Luis Sepùlveda : Histoire d’une mouette et d’un chat qui lui apprit à voler (extraits)

A l’approche de Noël, voici un joli conte pour les enfants… et tous les autres.

Histoire d’une mouette et d’un chat qui lui apprit à voler, Edition Métailier, 2012.

Kengah, la mouette aux plumes argentées, plongea sa tête dans l’eau à plusieurs reprises jusqu’à ce que quelques étincelles de lumière arrivent à ses pupilles couvertes de pétrole. La tache visqueuse, la peste noire, collait ses ailes à son corps et elle se mit à remuer les pattes dans l’espoir de nager vite et de sortir du centre de la vague noire.

Tous les muscles tétanisés par l’effort, elle atteignit enfin la limite de la tache de pétrole et le frais contact de l’eau propre. Lorsque, à force de cligner des yeux et de plonger sa tête sous l’eau, elle réussit à nettoyer ses yeux, elle regarda le ciel et ne vit que quelques nuages qui s’interposaient entre la mer et l’immensité de la voûte céleste. Ses compagnes de la bande du Phare du Sable rouge devaient être loin, très loin.

C’était la loi. Elle aussi, elle avait vu des mouettes surprises par les vagues noires mortelles, et malgré son désir de descendre leur apporter une aide aussi inutile qu’impossible, elle s’était éloignée, respectant la loi qui interdit d’assister à la mort de ses compagnes.

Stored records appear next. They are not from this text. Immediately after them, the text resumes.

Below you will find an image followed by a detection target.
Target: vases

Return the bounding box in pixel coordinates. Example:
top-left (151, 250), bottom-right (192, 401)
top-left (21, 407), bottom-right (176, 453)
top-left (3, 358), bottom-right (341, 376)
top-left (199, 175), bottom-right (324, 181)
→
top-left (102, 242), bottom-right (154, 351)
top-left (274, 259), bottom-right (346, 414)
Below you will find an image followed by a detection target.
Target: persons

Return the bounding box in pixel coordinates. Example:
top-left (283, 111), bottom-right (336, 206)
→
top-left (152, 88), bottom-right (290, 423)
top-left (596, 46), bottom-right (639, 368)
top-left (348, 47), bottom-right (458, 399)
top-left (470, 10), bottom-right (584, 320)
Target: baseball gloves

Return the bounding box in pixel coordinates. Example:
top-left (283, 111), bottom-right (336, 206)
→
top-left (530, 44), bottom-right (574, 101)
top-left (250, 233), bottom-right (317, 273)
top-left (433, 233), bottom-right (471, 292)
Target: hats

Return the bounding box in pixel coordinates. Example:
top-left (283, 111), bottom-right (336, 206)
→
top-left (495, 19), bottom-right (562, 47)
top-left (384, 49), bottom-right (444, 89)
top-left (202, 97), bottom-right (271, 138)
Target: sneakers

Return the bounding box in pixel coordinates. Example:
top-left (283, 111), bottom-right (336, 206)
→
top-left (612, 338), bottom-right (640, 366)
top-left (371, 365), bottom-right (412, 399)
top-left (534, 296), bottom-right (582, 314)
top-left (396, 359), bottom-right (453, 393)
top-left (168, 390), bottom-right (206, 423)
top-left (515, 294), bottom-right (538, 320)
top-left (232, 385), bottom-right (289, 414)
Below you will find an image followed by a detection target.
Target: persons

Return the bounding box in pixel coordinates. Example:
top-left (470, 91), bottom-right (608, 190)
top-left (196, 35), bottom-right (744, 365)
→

Les ailes immobilisées, collées au corps, les mouettes étaient des proies faciles pour les grands poissons, ou bien elles mouraient lentement asphyxiées par le pétrole, qui en glissant entre leurs plumes bouchait tous leurs pores.

C’était le sort qui l’attendait et elle désira disparaître rapidement dans le gosier d’un grand poisson.

La tache noire. La peste noire. Tandis qu’elle attendait l’issue fatale, Kengah maudit les humains.

 – Pas tous. Il ne faut pas être injuste! Cria-t-elle faiblement.

Souvent elle avait vu d’en haut comment les grands pétroliers profitaient des jours de brouillard côtier pour aller en haute mer nettoyer leurs réservoirs. Ils jetaient à la mer des milliers de litres d’une substance épaisse et pestilentielle qui était entraînée par les vagues.

Elle avait aussi vu que parfois des petites embarcations s’approchaient des pétroliers et les empêchaient de vider leurs réservoirs. Malheureusement, ces petits bateaux aux couleurs de l’arc-en-ciel n’arrivaient pas toujours à temps pour empêcher qu’on empoisonne les mers.

Le chat grand noir et gros prenait le soleil sur le balcon en ronronnant et en pensant comme c’était bon d’être là à recevoir les rayons du soleil, le ventre en l’air, les quatre pattes repliées et la queue étirée.

Au moment précis où il se retournait paresseusement pour présenter son dos au soleil, il entendit le bourdonnement d’un objet volant qu’il ne sut pas identifier et qui s’approchait à grande vitesse. Inquiet, il se dressa d’un seul coup sur ses quatre pattes et arriva tout juste à se jeter de côté pour esquiver la mouette qui s’abattit sur le balcon.

C’était un oiseau très sale. Tout son corps était imprégné d’une substance noire et malodorante.

Zorbas s’approcha et la mouette essaya de se redresser en traînant les ailes.

– Ce n’était pas un atterrissage très élégant, miaula-t-il.

[…]

– J’ai été atteinte par une vague noire. La peste noire. La malédiction des mers. Je vais mourir, croassa plaintivement la mouette.

Surmontant son dégoût le chat lui lécha la tête. Cette substance qui la couvrait avait un goût horrible. Quand il lui passa la langue sur le cou il remarqua que la respiration de l’oiseau était de plus en plus faible.

– Écoute, mon amie. Je veux t’aider mais je ne sais pas comment. Essaye de te reposer pendant que je vais demander ce qu’on fait avec une mouette malade, miaula Zorbas avant de grimper sur le toit.